Three levers, ranked by impact:

  1. Shorter payment terms. Net 30 → Net 14 cuts your DSO by ~16 days at the limit. Hardest to do mid-relationship, easy to do with new clients.
  2. Faster reminders. Day-7 polite reminder instead of day-30 cuts DSO by 1-3 days for slow payers. See how to recover unpaid invoices.
  3. Early payment discounts. Offering 2/10 Net 30 (2% discount if paid within 10 days) shifts ~30-50% of payers to early. Lowers DSO at the cost of margin.

Less effective: hiring a collections agency (helps with old AR, not average payment time), switching invoicing platforms (zero effect on DSO unless it changes client behavior).

DSO in the cash conversion cycle

DSO is one of three components of the cash conversion cycle, which measures how long cash is tied up in operations:

Cash Conversion Cycle = DIO + DSO - DPO

DIO = Days Inventory Outstanding (how long inventory sits before sale)
DSO = Days Sales Outstanding (how long until customers pay)
DPO = Days Payable Outstanding (how long until you pay suppliers)

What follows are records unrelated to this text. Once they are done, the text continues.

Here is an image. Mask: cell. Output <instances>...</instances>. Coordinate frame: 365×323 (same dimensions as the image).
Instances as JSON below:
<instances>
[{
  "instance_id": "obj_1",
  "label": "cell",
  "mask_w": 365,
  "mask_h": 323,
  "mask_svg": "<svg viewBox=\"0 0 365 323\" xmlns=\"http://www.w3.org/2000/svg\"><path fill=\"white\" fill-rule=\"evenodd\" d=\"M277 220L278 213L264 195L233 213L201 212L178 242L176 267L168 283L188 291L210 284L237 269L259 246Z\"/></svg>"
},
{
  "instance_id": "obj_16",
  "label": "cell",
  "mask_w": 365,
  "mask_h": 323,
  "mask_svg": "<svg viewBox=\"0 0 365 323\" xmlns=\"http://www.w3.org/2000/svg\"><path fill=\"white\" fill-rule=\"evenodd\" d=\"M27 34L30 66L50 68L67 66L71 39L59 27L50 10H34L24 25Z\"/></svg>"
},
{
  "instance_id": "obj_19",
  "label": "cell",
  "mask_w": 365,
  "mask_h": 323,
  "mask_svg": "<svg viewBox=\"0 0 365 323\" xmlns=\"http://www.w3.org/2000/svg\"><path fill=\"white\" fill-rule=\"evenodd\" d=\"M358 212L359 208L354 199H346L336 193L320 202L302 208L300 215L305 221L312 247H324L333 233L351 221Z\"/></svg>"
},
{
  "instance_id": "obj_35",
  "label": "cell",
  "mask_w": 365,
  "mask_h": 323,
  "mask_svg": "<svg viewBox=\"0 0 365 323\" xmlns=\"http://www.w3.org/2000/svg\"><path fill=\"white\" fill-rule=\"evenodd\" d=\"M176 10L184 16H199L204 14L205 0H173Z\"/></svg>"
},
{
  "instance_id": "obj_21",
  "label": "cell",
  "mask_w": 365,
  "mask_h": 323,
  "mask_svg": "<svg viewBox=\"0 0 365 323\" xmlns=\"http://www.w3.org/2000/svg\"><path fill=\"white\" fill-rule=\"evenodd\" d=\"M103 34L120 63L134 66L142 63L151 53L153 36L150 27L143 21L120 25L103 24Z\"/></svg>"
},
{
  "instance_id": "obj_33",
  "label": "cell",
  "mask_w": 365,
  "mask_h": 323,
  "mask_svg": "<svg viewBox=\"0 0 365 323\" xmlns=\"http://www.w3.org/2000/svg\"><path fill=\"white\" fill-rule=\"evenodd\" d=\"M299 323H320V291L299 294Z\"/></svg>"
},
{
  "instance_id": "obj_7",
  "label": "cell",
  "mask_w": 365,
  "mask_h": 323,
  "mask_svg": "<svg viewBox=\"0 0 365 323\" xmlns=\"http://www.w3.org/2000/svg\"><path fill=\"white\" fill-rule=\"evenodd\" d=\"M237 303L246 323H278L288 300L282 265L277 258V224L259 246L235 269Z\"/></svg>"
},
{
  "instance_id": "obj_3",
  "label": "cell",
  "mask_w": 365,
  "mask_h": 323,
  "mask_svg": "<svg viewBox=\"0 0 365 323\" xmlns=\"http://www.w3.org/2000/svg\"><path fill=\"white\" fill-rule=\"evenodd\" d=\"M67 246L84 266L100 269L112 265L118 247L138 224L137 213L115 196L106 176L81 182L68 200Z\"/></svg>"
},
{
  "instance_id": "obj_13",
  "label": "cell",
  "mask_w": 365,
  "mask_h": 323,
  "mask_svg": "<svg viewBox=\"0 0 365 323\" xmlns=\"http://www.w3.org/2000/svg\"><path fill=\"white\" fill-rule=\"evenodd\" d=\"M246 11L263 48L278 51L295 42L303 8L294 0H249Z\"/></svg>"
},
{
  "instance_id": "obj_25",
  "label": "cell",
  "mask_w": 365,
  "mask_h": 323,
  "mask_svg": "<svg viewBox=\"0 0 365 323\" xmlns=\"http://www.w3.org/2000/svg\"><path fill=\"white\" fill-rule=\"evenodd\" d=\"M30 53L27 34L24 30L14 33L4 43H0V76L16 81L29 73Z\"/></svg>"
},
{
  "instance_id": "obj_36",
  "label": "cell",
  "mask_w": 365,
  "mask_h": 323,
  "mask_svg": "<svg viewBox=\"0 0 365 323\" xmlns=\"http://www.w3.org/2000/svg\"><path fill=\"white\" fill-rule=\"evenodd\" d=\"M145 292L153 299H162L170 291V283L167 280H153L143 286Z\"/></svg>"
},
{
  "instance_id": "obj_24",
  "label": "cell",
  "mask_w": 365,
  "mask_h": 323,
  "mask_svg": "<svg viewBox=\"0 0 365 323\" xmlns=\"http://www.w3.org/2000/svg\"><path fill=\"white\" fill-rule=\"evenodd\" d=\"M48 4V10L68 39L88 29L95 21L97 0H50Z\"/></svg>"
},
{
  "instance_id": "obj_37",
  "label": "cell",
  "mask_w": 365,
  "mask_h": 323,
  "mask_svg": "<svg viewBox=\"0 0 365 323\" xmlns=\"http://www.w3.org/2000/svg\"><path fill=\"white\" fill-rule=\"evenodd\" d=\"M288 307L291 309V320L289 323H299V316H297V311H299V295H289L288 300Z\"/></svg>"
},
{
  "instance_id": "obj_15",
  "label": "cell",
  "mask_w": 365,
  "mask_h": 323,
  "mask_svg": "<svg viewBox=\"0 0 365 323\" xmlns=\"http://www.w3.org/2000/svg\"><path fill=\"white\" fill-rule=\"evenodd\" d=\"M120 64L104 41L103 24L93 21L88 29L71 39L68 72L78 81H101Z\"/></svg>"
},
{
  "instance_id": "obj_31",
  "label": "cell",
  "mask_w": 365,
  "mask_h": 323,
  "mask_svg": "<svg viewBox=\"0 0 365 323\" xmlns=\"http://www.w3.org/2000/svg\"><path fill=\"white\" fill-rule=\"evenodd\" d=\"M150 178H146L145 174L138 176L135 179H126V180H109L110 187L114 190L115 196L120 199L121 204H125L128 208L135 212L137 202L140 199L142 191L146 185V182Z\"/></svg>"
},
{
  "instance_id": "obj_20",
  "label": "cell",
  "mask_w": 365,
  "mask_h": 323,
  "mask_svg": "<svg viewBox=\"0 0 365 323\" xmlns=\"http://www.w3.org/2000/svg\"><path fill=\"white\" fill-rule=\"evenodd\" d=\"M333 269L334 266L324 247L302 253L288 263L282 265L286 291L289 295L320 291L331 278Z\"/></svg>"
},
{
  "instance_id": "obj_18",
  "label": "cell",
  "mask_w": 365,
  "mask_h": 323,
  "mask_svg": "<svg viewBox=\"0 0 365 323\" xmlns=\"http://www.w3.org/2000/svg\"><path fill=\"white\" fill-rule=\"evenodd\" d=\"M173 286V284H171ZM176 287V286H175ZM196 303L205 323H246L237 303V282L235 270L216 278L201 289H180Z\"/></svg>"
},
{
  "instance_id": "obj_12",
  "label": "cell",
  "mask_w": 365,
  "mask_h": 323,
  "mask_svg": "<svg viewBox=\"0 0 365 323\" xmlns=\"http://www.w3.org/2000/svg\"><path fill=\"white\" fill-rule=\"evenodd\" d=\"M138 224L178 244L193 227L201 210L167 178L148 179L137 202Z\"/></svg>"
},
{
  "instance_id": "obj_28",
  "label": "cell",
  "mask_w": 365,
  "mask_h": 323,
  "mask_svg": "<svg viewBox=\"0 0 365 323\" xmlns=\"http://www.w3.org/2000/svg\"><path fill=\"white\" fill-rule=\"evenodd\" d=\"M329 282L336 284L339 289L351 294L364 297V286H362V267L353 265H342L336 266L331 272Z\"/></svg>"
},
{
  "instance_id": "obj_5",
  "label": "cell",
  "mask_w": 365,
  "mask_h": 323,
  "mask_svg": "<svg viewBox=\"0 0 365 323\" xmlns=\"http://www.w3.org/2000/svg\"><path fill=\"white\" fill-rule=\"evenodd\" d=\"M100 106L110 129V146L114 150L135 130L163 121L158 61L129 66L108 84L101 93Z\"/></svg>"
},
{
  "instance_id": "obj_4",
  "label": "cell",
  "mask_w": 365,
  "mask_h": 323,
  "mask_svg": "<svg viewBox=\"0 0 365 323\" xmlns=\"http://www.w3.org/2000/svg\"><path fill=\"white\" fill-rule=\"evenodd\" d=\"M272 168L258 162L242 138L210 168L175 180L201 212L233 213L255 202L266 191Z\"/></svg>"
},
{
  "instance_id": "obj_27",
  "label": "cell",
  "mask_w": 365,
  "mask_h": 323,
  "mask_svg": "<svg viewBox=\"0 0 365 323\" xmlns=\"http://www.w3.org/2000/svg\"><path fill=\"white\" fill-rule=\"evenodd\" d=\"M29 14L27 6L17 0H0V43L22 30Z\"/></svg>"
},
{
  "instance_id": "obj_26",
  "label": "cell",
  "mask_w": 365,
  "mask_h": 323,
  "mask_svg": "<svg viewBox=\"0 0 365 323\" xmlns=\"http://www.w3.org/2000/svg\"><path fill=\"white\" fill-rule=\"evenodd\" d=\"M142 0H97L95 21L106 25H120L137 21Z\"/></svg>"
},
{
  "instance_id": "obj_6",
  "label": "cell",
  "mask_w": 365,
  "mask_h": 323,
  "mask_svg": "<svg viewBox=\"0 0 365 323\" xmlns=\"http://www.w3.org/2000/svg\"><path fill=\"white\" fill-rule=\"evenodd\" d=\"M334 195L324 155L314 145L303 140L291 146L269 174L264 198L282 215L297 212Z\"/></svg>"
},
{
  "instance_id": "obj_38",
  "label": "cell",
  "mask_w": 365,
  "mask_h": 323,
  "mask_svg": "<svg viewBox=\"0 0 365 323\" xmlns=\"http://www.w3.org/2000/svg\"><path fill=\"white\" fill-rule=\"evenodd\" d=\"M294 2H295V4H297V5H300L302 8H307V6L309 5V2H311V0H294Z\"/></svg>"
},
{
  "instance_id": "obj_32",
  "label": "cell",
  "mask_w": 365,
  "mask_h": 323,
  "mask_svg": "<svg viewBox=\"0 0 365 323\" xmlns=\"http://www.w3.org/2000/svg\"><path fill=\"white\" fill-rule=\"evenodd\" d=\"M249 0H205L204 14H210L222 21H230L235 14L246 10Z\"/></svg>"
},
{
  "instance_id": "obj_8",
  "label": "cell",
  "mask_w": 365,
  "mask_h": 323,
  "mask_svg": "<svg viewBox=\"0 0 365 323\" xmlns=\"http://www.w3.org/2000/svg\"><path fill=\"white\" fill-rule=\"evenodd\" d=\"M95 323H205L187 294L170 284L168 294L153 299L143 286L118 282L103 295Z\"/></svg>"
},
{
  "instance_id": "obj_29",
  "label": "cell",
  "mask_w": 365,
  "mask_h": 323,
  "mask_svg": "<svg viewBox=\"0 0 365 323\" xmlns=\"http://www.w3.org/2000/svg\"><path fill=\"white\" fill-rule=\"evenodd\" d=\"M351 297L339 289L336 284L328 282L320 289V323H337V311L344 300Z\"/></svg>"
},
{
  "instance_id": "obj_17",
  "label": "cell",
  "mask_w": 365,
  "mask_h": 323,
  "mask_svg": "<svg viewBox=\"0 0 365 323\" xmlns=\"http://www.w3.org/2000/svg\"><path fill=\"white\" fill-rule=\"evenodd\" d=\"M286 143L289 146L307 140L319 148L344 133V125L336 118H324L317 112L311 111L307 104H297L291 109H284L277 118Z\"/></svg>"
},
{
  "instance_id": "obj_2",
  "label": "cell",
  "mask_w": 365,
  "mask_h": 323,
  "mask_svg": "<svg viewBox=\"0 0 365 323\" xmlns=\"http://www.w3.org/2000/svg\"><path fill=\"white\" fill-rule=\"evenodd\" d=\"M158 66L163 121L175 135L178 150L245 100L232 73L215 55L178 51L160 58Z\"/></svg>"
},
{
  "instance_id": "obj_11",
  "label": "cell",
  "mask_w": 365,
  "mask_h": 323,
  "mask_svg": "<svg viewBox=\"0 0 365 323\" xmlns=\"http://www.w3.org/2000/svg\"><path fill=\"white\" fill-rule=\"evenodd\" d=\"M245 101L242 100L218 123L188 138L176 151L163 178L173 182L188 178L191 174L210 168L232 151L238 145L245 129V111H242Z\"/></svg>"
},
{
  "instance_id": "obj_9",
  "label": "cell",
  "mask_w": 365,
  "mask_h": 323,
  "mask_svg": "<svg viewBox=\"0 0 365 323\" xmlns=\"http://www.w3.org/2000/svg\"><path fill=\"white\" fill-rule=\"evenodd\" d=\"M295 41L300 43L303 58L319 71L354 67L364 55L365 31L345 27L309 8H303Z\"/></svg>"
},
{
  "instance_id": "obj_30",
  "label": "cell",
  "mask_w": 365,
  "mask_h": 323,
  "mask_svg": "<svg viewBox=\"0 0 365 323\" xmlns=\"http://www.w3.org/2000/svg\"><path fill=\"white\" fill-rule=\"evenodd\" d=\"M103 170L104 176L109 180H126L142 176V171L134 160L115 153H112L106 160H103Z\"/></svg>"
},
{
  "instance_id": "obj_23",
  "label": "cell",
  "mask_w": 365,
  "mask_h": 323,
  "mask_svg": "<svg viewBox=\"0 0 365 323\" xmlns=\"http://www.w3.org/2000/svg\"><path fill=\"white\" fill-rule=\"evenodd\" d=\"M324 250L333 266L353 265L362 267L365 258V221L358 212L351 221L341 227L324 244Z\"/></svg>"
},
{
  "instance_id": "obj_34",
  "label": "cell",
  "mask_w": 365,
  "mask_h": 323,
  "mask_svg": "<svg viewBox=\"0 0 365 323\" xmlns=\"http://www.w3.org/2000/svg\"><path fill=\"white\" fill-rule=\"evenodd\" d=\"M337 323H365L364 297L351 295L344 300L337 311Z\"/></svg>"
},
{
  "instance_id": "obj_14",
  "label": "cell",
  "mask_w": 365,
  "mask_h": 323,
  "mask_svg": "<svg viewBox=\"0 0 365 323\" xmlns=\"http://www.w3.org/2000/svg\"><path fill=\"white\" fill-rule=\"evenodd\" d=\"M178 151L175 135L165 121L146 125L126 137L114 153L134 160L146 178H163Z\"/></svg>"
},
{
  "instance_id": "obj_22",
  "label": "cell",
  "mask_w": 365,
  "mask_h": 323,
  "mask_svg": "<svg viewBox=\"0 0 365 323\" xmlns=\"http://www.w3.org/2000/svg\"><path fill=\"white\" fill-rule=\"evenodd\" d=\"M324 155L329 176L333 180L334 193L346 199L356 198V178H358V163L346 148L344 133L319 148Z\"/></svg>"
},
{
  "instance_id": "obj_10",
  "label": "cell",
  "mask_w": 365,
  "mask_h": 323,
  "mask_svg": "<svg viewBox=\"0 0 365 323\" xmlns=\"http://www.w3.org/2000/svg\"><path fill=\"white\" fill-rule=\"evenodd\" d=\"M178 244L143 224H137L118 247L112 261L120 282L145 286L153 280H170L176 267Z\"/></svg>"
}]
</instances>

Lower DSO → faster cash recovery → less working capital needed. For a service business (no inventory), the equation reduces to CCC = DSO - DPO, which is the gap your working capital must cover.

Lower DSO starts with knowing which invoices are still unpaid. Drop your AR list + bank statement into the reconciliation tool — 30 seconds, no signup.

Quick FAQ

Is lower DSO always better? Up to a point. DSO well below your stated payment terms means clients are paying ahead of schedule, which is fine. DSO at zero would mean cash-on-delivery — possible but limits your competitive position relative to credit-extending competitors.

Why does DSO matter to investors and lenders? It signals collection efficiency and cash flow health. A DSO trending up over multiple quarters suggests deteriorating collections or aggressive credit policy; investors want to see it stable or declining.

Should I include disputed invoices in DSO? Convention varies. Strict accountants include them (they’re still unpaid); some practitioners exclude them as “they’re not collectible yet, they’re under negotiation.” Be consistent across periods.

Does DSO include partial payments? Yes — partial payments reduce AR by the amount paid, which lowers DSO incrementally. The remaining unpaid balance still drags DSO up until fully collected.